▶ _Task description_: Output the redirect report page below word for word, from its title line through its final line.

▶ _Excerpt to read_:
Wikipedia:WikiProject Redirect/Inconsistent targets
Appearance
A more frequently updated version of this report is available on Toolforge at https://tb-dev.toolforge.org/ISR/.
Regenerating this report
[edit]-- First generate a list of applicable titles
DROP TABLE IF EXISTS redir_titles;
CREATE TABLE redir_titles (
rt_id int(8) unsigned NOT NULL,
rt_title varchar(255) BINARY NOT NULL,
rt_crushed varchar(255) BINARY,
PRIMARY KEY (rt_id)
);
INSERT INTO redir_titles ( rt_id, rt_title )
SELECT /* SLOW_OK */ page_id, page_title
FROM enwiki_p.page
WHERE page_namespace = 0
AND length( page_title ) >= 10
AND page_is_redirect = 1;
UPDATE redir_titles
SET rt_crushed = lcase( rt_title )
WHERE rt_title != lcase( rt_title );
DELETE FROM redir_titles WHERE rt_crushed IS NULL;
ALTER TABLE redir_titles ADD INDEX( rt_crushed );
-- Now find pairs of similar redirects
DROP TABLE IF EXISTS similar_redirects;
CREATE TABLE similar_redirects (
sr_src_id1 int(8) unsigned NOT NULL,
sr_src_title1 varchar(255) binary NOT NULL,
sr_targ_ns1 int(11),
sr_targ_title1 varchar(255) binary,
sr_src_id2 int(8) unsigned NOT NULL,
sr_src_title2 varchar(255) binary NOT NULL,
sr_targ_ns2 int(11),
sr_targ_title2 varchar(255) binary,
PRIMARY KEY (sr_src_id1,sr_src_id2)
);
-- This will have found most pairs in both directions (A v B / B v A) - eliminate duplicates of this type
-- by checking the A id is always less than the B.
INSERT INTO similar_redirects( sr_src_id1, sr_src_title1, sr_src_id2, sr_src_title2 )

[Stored entries]
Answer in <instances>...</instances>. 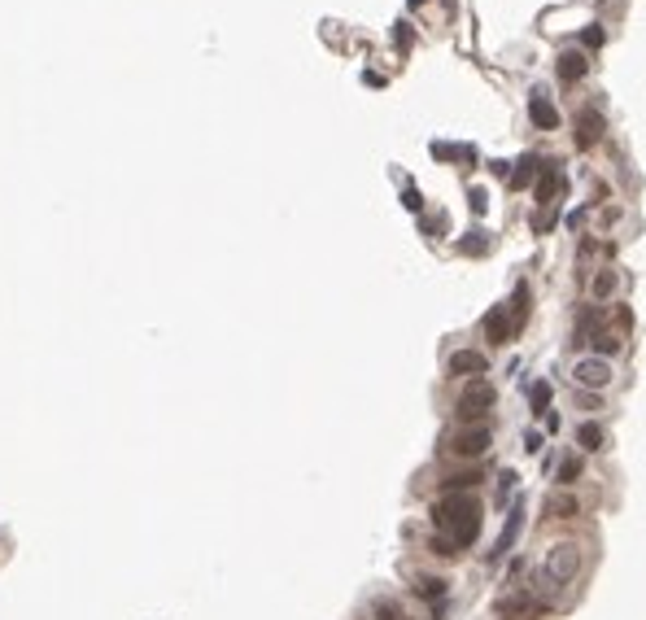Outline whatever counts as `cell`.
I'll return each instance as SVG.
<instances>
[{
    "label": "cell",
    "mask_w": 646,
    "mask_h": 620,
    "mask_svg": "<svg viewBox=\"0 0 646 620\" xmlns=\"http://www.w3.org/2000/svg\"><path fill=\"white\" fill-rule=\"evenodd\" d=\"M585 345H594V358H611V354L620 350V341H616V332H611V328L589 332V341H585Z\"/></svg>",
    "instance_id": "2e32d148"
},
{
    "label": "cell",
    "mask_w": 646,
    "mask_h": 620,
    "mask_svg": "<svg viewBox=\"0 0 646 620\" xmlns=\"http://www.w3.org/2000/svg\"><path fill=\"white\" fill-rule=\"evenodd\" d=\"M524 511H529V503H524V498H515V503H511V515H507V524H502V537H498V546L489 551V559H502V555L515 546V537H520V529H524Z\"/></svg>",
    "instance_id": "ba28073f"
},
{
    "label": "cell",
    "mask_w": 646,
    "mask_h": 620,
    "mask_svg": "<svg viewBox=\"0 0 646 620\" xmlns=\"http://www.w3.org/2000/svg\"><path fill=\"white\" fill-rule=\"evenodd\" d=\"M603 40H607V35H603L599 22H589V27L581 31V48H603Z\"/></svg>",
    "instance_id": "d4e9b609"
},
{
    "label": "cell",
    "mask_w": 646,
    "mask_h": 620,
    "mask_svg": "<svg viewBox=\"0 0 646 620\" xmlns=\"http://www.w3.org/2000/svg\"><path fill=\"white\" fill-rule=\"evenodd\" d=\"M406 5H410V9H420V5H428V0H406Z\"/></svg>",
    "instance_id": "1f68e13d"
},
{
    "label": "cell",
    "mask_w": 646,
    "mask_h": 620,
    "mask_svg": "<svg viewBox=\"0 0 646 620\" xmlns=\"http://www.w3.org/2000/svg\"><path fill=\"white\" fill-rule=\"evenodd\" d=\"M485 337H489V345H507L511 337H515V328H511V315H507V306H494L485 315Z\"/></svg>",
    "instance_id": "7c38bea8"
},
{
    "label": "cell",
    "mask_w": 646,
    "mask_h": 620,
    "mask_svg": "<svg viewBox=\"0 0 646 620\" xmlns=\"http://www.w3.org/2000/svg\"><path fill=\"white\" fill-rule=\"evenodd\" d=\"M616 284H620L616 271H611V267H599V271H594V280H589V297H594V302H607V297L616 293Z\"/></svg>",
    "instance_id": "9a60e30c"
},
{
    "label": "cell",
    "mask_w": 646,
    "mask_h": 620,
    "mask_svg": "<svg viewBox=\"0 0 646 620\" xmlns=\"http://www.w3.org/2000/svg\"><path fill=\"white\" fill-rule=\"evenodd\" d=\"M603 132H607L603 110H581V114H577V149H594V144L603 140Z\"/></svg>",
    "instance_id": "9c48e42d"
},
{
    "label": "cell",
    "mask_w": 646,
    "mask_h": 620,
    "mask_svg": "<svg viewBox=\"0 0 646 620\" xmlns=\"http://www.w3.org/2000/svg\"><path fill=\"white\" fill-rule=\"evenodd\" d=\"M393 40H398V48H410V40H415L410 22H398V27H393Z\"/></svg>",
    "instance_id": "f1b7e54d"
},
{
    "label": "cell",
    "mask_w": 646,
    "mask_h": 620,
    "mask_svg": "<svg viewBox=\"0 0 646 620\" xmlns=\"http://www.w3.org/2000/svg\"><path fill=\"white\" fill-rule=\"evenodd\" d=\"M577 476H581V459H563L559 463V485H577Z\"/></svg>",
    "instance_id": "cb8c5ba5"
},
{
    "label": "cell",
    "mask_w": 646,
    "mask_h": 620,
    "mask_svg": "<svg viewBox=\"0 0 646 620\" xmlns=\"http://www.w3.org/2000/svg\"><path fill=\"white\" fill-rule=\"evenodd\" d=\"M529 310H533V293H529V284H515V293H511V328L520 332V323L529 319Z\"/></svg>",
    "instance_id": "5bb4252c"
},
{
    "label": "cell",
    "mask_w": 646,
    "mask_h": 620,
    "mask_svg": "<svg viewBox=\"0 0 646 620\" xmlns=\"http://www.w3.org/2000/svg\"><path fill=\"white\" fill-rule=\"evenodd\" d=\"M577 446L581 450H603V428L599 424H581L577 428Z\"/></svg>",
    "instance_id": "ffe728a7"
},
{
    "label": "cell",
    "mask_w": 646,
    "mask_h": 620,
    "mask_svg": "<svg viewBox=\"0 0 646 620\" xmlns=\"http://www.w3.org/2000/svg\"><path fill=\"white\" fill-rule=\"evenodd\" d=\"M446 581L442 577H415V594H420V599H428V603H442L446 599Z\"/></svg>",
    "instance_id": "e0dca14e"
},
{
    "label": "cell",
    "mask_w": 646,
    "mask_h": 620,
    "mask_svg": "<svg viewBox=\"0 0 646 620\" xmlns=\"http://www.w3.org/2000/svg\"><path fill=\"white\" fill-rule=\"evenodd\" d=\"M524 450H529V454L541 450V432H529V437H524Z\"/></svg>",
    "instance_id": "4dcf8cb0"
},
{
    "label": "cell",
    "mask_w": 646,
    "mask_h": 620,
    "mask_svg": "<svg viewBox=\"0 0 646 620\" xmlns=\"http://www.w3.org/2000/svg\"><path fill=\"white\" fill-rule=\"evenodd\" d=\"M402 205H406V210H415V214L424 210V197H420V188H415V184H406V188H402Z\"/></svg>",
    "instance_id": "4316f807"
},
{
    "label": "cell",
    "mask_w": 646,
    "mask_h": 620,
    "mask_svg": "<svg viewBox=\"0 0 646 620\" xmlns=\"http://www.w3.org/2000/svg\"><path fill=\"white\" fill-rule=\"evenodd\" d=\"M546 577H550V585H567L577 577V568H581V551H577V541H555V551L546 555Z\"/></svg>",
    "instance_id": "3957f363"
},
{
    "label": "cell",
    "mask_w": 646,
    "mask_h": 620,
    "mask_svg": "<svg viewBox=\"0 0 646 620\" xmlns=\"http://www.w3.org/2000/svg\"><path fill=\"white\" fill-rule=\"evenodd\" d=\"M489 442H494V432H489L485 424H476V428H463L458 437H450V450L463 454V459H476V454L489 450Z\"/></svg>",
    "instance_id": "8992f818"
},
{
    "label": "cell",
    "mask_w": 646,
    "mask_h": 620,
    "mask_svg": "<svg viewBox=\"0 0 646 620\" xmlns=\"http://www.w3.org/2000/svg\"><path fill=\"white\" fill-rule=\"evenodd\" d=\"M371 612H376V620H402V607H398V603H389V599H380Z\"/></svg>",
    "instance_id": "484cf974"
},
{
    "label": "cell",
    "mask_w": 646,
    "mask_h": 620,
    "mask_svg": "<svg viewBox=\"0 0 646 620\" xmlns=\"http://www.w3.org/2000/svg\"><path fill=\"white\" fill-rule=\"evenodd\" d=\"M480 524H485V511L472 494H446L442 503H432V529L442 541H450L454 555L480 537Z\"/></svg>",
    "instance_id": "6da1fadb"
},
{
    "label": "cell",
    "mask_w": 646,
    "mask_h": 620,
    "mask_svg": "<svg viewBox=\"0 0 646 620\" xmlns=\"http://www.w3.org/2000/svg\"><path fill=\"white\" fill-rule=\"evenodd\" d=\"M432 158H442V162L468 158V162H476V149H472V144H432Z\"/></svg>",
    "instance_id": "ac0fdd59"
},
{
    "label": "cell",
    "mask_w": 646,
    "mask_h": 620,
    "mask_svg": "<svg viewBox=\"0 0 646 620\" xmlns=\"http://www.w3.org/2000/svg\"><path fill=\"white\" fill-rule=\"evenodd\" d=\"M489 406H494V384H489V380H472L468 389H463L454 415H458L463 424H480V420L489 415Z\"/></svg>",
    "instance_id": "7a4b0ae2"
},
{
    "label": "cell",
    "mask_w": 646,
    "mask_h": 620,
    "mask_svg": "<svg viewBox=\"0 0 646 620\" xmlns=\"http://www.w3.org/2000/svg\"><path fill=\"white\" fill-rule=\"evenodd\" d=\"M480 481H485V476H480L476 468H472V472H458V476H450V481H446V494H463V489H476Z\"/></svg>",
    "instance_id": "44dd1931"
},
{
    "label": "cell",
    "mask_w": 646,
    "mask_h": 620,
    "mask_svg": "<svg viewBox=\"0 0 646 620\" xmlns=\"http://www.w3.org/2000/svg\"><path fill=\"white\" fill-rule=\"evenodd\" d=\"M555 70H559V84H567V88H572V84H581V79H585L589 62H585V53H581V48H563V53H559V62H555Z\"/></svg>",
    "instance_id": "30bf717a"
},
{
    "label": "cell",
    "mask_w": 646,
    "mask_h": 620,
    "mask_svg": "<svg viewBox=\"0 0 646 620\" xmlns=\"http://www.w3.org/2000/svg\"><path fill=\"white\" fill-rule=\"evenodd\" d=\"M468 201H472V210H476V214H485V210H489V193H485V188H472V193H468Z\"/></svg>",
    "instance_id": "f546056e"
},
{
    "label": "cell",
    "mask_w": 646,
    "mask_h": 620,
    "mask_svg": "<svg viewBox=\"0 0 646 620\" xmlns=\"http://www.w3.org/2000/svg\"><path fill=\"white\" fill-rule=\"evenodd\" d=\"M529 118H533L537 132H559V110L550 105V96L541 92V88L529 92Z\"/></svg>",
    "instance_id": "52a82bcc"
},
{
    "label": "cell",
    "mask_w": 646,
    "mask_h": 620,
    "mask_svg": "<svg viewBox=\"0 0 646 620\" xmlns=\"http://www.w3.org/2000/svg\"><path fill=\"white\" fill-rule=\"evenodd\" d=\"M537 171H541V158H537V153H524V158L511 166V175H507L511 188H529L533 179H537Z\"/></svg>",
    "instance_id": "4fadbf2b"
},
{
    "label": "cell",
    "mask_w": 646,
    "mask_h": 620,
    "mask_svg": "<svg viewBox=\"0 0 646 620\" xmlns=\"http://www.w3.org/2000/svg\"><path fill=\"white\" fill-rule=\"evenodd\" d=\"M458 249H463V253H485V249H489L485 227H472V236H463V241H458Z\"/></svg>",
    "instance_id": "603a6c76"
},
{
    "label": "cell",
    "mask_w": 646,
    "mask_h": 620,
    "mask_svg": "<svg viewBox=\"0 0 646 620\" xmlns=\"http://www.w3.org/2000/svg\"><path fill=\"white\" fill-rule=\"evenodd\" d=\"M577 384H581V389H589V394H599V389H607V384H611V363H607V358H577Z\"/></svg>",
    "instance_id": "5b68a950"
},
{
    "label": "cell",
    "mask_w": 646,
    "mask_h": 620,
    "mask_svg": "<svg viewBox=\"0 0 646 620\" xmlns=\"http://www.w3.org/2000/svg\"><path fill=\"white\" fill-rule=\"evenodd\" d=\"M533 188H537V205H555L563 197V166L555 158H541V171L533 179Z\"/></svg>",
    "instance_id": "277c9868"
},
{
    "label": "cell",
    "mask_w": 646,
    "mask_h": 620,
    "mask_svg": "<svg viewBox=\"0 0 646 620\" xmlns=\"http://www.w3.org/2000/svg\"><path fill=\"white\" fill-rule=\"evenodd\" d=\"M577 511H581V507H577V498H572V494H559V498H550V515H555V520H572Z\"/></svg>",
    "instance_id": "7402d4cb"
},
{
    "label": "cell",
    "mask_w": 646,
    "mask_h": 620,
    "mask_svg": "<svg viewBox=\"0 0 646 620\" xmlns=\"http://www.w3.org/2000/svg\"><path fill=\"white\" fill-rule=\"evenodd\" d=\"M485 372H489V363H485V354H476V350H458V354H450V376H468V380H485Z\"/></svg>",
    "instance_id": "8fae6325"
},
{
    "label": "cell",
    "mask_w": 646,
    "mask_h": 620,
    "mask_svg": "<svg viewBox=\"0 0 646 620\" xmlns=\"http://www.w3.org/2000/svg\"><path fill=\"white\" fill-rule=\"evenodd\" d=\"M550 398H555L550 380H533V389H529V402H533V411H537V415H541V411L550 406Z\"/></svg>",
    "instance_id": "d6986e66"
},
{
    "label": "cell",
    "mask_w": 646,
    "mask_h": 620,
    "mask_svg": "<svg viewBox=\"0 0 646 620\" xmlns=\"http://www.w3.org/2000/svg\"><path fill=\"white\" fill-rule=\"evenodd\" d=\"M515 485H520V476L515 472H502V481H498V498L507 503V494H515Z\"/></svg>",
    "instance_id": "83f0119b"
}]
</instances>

▶ _Result of the exercise_:
Wikipedia:WikiProject Redirect/Inconsistent targets
Appearance
A more frequently updated version of this report is available on Toolforge at https://tb-dev.toolforge.org/ISR/.
Regenerating this report
[edit]-- First generate a list of applicable titles
DROP TABLE IF EXISTS redir_titles;
CREATE TABLE redir_titles (
rt_id int(8) unsigned NOT NULL,
rt_title varchar(255) BINARY NOT NULL,
rt_crushed varchar(255) BINARY,
PRIMARY KEY (rt_id)
);
INSERT INTO redir_titles ( rt_id, rt_title )
SELECT /* SLOW_OK */ page_id, page_title
FROM enwiki_p.page
WHERE page_namespace = 0
AND length( page_title ) >= 10
AND page_is_redirect = 1;
UPDATE redir_titles
SET rt_crushed = lcase( rt_title )
WHERE rt_title != lcase( rt_title );
DELETE FROM redir_titles WHERE rt_crushed IS NULL;
ALTER TABLE redir_titles ADD INDEX( rt_crushed );
-- Now find pairs of similar redirects
DROP TABLE IF EXISTS similar_redirects;
CREATE TABLE similar_redirects (
sr_src_id1 int(8) unsigned NOT NULL,
sr_src_title1 varchar(255) binary NOT NULL,
sr_targ_ns1 int(11),
sr_targ_title1 varchar(255) binary,
sr_src_id2 int(8) unsigned NOT NULL,
sr_src_title2 varchar(255) binary NOT NULL,
sr_targ_ns2 int(11),
sr_targ_title2 varchar(255) binary,
PRIMARY KEY (sr_src_id1,sr_src_id2)
);
-- This will have found most pairs in both directions (A v B / B v A) - eliminate duplicates of this type
-- by checking the A id is always less than the B.
INSERT INTO similar_redirects( sr_src_id1, sr_src_title1, sr_src_id2, sr_src_title2 )